After its crisis, Sweden reduced public expenditures by 20 percent of its gross domestic product, slashing social transfers such as unemployment benefits and sick-leave compensation. It cut its public debt in half (its debt, as a proportion of the economy, is now about half that of the United States). It cut marginal tax rates and simplified its tax code so much that nearly two-thirds of Swedes simply confirm by phone that the declaration automatically prepared for them by the tax authorities is correct. The banking system was thoroughly reformed and emerged unscathed from the global financial crises.

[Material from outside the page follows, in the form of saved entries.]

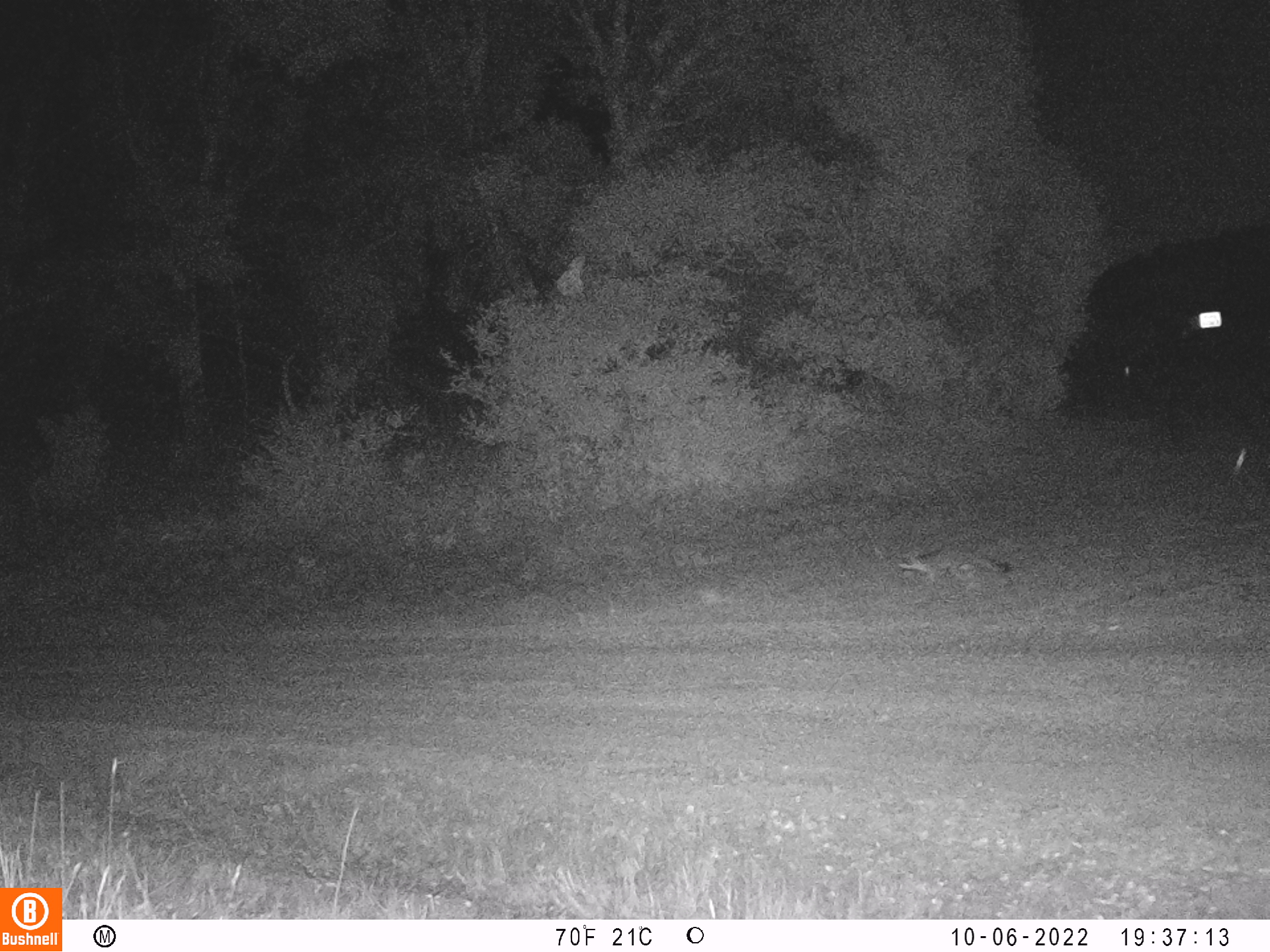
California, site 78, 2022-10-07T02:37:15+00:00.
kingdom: Animalia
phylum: Chordata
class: Mammalia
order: Carnivora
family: Canidae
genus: Urocyon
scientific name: Urocyon cinereoargenteus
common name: gray fox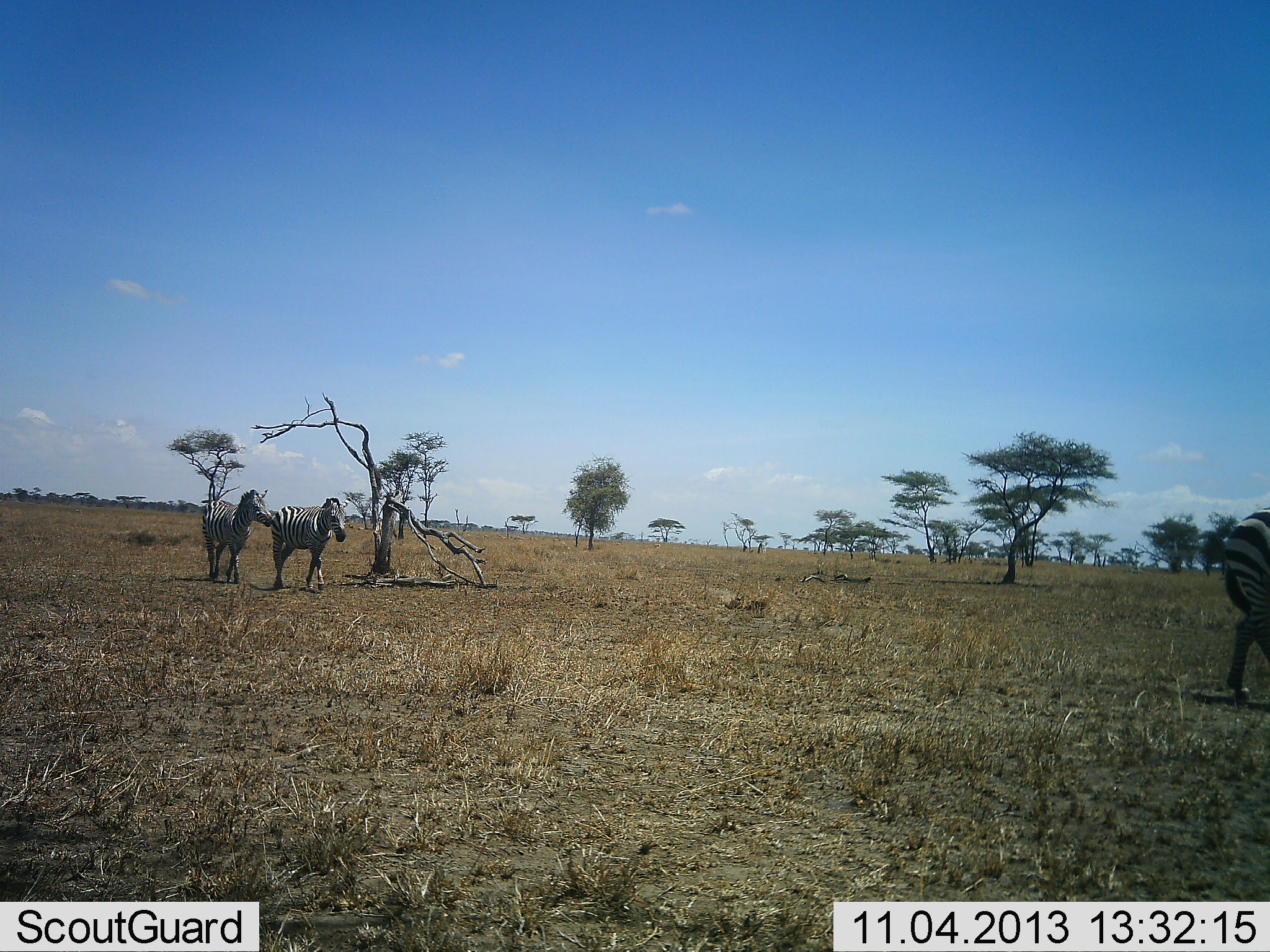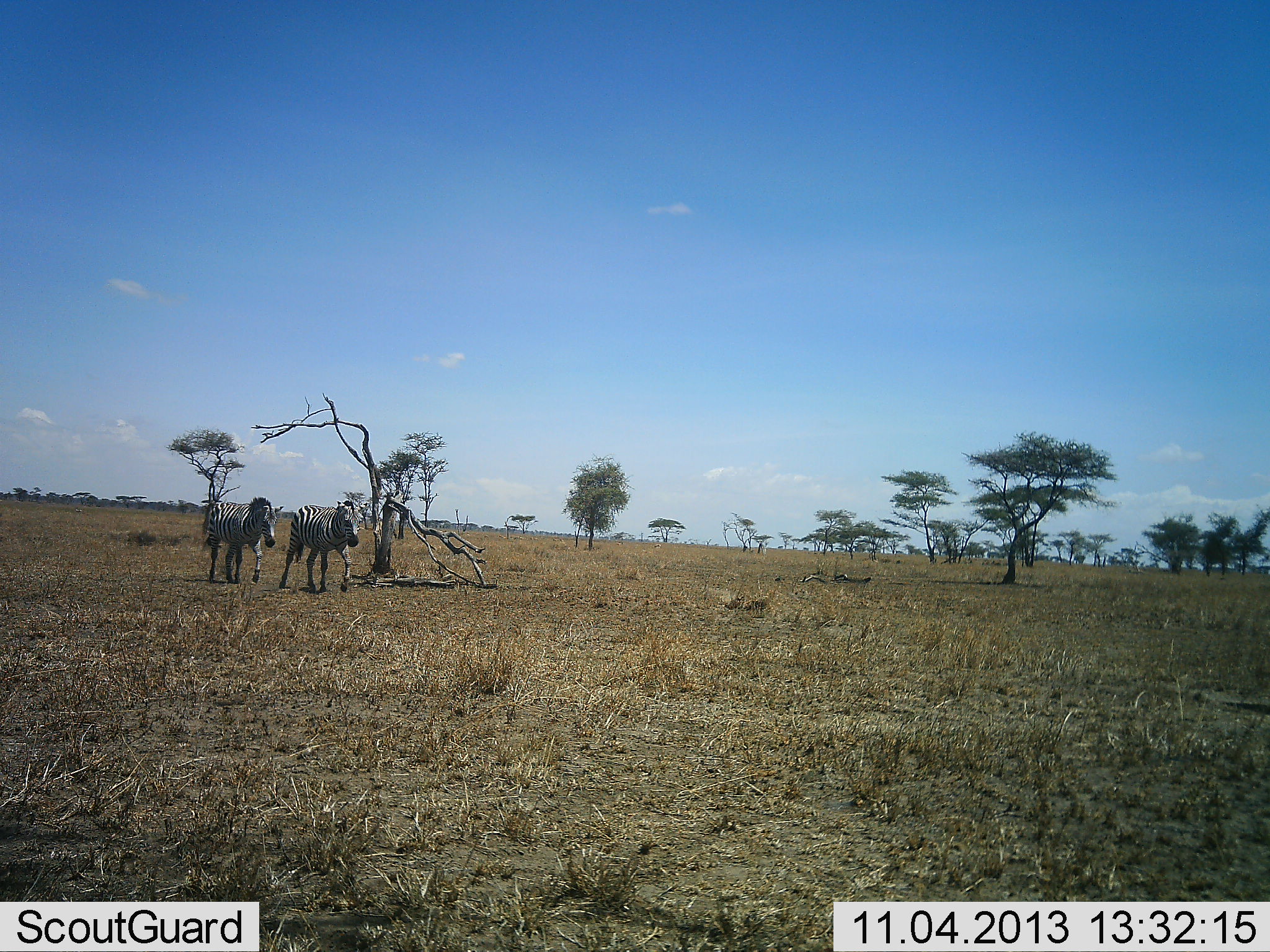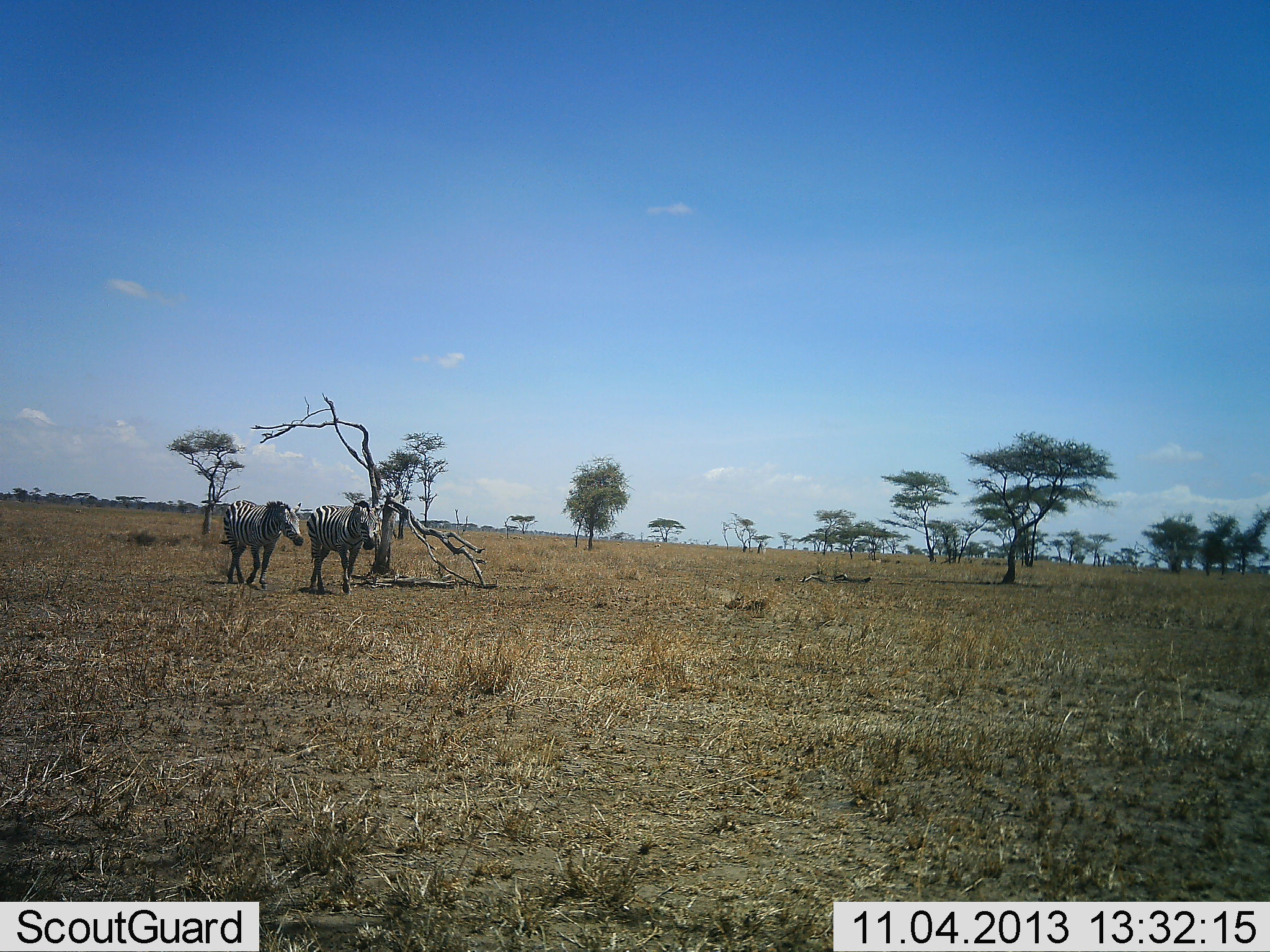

Structural reforms were also adopted. Successive governments deregulated one market after another and privatized as market conditions permitted. All children receive vouchers so their parents can choose private or public schools at public expense. Swedish social security became a true insurance system, rather than a pay-as-you-go one with huge unfunded liabilities as in the United States.
Sweden remains a social welfare society, and government spending still accounts for half of its economy; it finances all education and health care, as is common throughout Europe. Sweden did not dismantle the social system but, in addition to drastically reducing its costs, adopted macroeconomic and structural reforms to make it sustainable and greatly enhanced its efficiency by privatizing the delivery of many educational and medical services. The country’s guiding principle is that a successful social welfare society must be fiscally conservative and administratively efficient. This is the central Swedish lesson for the crisis countries of the euro zone and elsewhere.